───── Texto para leer
Amnistía Internacional considera que Luka Tsuladze y Giorgi Kandelaki son presos de conciencia y que deben ser puestos en libertad inmediata e incondicional. La organización cree que los dos hombres están recluidos sólo por sus actividades políticas, para castigarlos por ejercer pacíficamente su derecho a la libertad de expresión, y que el cargo administrativo formulado en su contra es falso. Amnistía Internacional ha documentado casos anteriores en los que se había acusado en falso a detenidos de agredir a sus compañeros de celda como forma de prolongar su detención. Por ejemplo, en marzo de 2005, Anatoli Shumchenko, que había sido condenado a 10 días de prisión administrativa por organizar una reunión no autorizada, fue acusado, el día que debía ser puesto en libertad, de “vandalismo” por agredir presuntamente a su compañero de celda, y fue trasladado inmediatamente a un centro de prisión preventiva. Shumchenko negó las acusaciones y los cargos fueron finalmente retirados.


Amnistía Internacional también pide la libertad de tres presos de conciencia bielorrusos que fueron detenidos el 26 de agosto, cuando un grupo de activistas de Zubr protestaba en el centro de Minsk contra la detención de los dos georgianos. El 30 de agosto Natalya Ushko, Alyaksandr Kurbitski y Alyaksey Lyaukovich fueron condenados a 10 días de detención administrativa por participar en una reunión multitudinaria no autorizada. Amnistía Internacional considera también que fueron detenidos sólo por ejercer pacíficamente sus derechos humanos.


Información complementaria

El movimiento juvenil Kmara desempeñó un papel clave en las protestas que desembocaron en la caída del anterior gobierno, en lo que se conoce como “Revolución de la Rosa”, en noviembre de 2003, que llevó al poder al actual gobierno del presidente Saakashvili. Kmara mantiene estrechos lazos con movimientos juveniles de oposición de otros países, como Zubr, en Bielorrusia.
──────────
───── Bloque de datos
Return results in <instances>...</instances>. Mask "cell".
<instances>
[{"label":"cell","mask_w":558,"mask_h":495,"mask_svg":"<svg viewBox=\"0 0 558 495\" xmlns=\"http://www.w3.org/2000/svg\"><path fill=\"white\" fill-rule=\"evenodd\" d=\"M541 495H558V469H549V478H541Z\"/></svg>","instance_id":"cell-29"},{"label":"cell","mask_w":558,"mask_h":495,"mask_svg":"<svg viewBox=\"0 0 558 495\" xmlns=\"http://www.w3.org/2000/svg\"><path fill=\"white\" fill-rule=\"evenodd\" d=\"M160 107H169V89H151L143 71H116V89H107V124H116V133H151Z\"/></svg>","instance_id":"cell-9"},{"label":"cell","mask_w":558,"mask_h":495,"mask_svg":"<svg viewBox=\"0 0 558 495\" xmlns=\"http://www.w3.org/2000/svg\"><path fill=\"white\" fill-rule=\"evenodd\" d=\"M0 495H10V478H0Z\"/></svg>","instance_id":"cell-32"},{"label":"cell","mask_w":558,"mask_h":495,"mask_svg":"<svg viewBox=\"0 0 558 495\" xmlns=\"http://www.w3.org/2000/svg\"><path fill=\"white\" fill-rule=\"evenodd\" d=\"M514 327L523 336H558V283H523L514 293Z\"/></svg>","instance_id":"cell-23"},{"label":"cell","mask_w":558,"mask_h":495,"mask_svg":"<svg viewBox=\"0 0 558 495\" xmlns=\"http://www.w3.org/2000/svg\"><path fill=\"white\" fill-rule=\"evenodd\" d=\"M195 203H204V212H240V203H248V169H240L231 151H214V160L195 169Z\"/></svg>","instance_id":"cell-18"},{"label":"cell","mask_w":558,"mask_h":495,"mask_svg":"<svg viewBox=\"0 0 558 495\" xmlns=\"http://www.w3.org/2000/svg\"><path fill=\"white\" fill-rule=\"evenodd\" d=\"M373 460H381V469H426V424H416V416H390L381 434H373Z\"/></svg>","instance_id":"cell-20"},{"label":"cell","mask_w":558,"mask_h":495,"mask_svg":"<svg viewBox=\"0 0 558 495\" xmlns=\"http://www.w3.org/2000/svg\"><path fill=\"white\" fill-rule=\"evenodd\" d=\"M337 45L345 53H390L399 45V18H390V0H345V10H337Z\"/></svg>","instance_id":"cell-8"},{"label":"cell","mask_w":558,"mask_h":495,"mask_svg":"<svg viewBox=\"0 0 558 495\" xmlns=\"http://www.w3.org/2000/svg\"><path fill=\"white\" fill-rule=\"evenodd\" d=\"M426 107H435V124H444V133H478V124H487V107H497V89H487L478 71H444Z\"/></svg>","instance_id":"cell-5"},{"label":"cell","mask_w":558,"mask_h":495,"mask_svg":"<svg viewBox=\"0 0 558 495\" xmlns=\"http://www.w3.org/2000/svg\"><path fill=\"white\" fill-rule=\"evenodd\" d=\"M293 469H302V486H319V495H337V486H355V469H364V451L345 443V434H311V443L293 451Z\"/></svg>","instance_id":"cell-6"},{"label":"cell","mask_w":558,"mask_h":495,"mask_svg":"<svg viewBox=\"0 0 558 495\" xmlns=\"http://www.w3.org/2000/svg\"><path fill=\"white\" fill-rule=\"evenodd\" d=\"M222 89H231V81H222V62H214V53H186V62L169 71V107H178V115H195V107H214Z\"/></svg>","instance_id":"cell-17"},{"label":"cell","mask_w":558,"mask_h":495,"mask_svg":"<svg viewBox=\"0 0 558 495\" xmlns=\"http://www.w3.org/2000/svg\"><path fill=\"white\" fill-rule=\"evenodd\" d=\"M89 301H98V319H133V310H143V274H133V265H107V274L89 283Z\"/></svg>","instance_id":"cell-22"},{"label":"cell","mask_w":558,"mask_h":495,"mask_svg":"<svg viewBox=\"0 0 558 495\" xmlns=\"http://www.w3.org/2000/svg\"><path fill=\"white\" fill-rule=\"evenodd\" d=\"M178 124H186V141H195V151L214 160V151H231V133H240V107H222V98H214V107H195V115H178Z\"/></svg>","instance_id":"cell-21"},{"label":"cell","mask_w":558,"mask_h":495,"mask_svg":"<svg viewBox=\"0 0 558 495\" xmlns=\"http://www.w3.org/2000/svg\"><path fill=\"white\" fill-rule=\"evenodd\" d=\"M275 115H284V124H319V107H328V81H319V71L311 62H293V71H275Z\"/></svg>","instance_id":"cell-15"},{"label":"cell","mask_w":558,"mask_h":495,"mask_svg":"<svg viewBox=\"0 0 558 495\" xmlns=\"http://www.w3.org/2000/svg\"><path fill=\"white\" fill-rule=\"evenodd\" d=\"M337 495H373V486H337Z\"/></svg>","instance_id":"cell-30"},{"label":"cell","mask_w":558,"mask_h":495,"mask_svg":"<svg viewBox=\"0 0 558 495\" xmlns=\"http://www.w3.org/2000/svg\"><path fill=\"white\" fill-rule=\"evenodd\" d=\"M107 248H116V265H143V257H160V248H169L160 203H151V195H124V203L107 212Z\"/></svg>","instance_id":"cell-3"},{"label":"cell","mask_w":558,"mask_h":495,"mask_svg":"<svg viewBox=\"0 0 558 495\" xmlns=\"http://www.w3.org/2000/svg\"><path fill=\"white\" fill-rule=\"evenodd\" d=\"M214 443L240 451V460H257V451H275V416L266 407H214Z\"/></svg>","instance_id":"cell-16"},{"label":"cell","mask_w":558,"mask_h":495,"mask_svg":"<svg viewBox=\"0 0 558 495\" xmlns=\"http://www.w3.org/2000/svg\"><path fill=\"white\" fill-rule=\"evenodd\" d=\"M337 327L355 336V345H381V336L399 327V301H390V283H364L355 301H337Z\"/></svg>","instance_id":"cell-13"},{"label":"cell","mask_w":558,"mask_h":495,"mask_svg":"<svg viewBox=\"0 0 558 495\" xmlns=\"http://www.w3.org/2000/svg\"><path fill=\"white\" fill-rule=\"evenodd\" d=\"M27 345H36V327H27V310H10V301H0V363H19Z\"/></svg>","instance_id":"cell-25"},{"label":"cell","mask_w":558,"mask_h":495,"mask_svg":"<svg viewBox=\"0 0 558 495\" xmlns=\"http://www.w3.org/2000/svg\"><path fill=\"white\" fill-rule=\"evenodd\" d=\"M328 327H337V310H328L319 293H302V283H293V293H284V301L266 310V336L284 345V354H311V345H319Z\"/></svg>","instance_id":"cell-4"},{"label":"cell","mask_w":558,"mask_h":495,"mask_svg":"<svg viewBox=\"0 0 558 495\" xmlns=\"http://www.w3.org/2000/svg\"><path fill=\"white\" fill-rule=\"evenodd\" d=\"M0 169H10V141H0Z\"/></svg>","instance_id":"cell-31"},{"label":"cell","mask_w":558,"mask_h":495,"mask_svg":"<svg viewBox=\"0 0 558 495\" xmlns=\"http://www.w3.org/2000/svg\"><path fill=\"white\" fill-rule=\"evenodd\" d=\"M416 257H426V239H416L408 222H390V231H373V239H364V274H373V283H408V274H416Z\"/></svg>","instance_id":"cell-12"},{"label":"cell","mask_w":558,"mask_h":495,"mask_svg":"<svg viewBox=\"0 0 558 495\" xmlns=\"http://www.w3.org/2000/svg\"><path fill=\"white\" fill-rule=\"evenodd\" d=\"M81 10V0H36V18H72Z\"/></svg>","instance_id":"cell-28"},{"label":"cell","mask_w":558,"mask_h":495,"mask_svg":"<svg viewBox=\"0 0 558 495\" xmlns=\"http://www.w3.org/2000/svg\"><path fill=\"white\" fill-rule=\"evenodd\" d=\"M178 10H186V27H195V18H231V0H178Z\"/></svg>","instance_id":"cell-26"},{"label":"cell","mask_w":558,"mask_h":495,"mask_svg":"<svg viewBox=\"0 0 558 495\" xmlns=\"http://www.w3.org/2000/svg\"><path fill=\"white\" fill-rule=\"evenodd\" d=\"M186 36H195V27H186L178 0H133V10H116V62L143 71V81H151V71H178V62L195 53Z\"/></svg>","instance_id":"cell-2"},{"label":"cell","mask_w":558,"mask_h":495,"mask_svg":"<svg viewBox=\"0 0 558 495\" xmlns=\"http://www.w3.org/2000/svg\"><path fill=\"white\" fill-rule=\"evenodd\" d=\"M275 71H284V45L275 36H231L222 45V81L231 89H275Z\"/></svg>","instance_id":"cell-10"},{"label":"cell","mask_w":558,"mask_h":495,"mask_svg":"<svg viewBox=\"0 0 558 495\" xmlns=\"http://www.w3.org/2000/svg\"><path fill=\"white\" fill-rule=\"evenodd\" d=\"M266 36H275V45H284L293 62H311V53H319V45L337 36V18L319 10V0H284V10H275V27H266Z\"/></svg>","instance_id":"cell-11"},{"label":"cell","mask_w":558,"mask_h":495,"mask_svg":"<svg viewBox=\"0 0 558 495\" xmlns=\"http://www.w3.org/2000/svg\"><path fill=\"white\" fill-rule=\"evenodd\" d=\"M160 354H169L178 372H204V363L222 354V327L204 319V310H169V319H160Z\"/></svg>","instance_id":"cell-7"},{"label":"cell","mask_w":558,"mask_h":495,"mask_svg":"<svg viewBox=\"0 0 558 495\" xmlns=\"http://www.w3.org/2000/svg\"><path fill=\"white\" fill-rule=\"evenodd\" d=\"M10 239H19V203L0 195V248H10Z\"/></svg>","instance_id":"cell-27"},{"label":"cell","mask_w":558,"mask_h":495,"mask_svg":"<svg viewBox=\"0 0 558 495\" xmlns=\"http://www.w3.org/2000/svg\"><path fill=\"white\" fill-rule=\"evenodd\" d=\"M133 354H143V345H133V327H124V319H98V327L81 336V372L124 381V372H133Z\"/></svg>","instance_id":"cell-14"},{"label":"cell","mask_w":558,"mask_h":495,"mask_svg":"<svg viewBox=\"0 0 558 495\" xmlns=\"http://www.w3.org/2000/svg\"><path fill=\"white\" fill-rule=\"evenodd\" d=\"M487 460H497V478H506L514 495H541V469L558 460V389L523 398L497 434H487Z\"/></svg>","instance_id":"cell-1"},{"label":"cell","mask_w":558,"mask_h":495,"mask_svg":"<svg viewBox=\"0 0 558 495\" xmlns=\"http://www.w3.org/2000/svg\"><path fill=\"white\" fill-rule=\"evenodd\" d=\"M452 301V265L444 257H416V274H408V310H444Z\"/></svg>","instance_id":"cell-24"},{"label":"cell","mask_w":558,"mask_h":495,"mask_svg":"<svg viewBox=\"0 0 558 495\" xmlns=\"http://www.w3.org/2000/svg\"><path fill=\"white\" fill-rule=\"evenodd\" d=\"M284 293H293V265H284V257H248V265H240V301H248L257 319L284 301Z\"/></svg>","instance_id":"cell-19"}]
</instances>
──────────
§ Preguntas:
A: Responde estas preguntas a partir del texto sobre los presos de conciencia:
(i) ¿A cuántos días de prisión administrativa había sido condenado Anatoli Shumchenko?
(ii) ¿Qué día fueron condenados Natalya Ushko, Alyaksandr Kurbitski y Alyaksey Lyaukovich?
(iii) ¿En qué mes y año se produjo la llamada "Revolución de la Rosa"?
B: Prosigue el texto sobre los presos de conciencia a partir de su última oración.

§ Respuestas:
A:
(i) A 10 días.
(ii) El 30 de agosto.
(iii) En noviembre de 2003.

B:
Al parecer, desde que se celebraron las elecciones y el referéndum de octubre de 2004, que levantó las restricciones a su permanencia en el cargo, el presidente Lukashenka está reafirmando su control sobre la sociedad civil y adoptando medidas drásticas contra la oposición pacífica con confianza renovada. En abril de 2005, más de 30 personas, entre ellas 14 rusos (incluidos varios jóvenes miembros de los partidos políticos "Yabloko" y Unión de Fuerzas por la Justicia), cinco ucranianos y 13 bielorrusos fueron condenadas a penas de hasta 15 días de prisión o al pago de cuantiosas multas por participar u organizar una reunión no autorizada para conmemorar el 19º aniversario de la catástrofe nuclear de Chernobil.

Según los informes, los detenidos fueron condenados sin un abogado o, en algunos casos, sin tener acceso a sus respectivos consulados. También hay indicios de que el presidente Lukashenka teme especialmente la “mala influencia” de los activistas juveniles de Georgia. En junio emitió un decreto que imponía el requisito de visado a los georgianos que deseen entrar en Bielorrusia. Sin embargo, tras un proyecto de resolución del parlamento georgiano que prohibía a Lukashenka la entrada en Georgia, no se introdujo ninguna ley para aplicar el decreto. En el proyecto de resolución, el parlamento de Georgia calificaba al presidente Lukashenka de “dictador excomulgado de Europa”.


En los últimos meses, el presidente georgiano Saakashvili ha hecho declaraciones muy críticas sobre el régimen de Bielorrusia. Ha criticado la “norma no escrita dentro de la Comunidad de Estados Independientes (CEI) de que sus líderes no debían discutir entre sí” y añadió que “para nosotros, la norma principal es la protección de la democracia y la libertad”. El 10 de mayo, como informó Black Sea Press, se refirió expresamente a Bielorrusia dentro de la CEI, y la comparó con los regímenes de Zimbabue, Birmania y Cuba.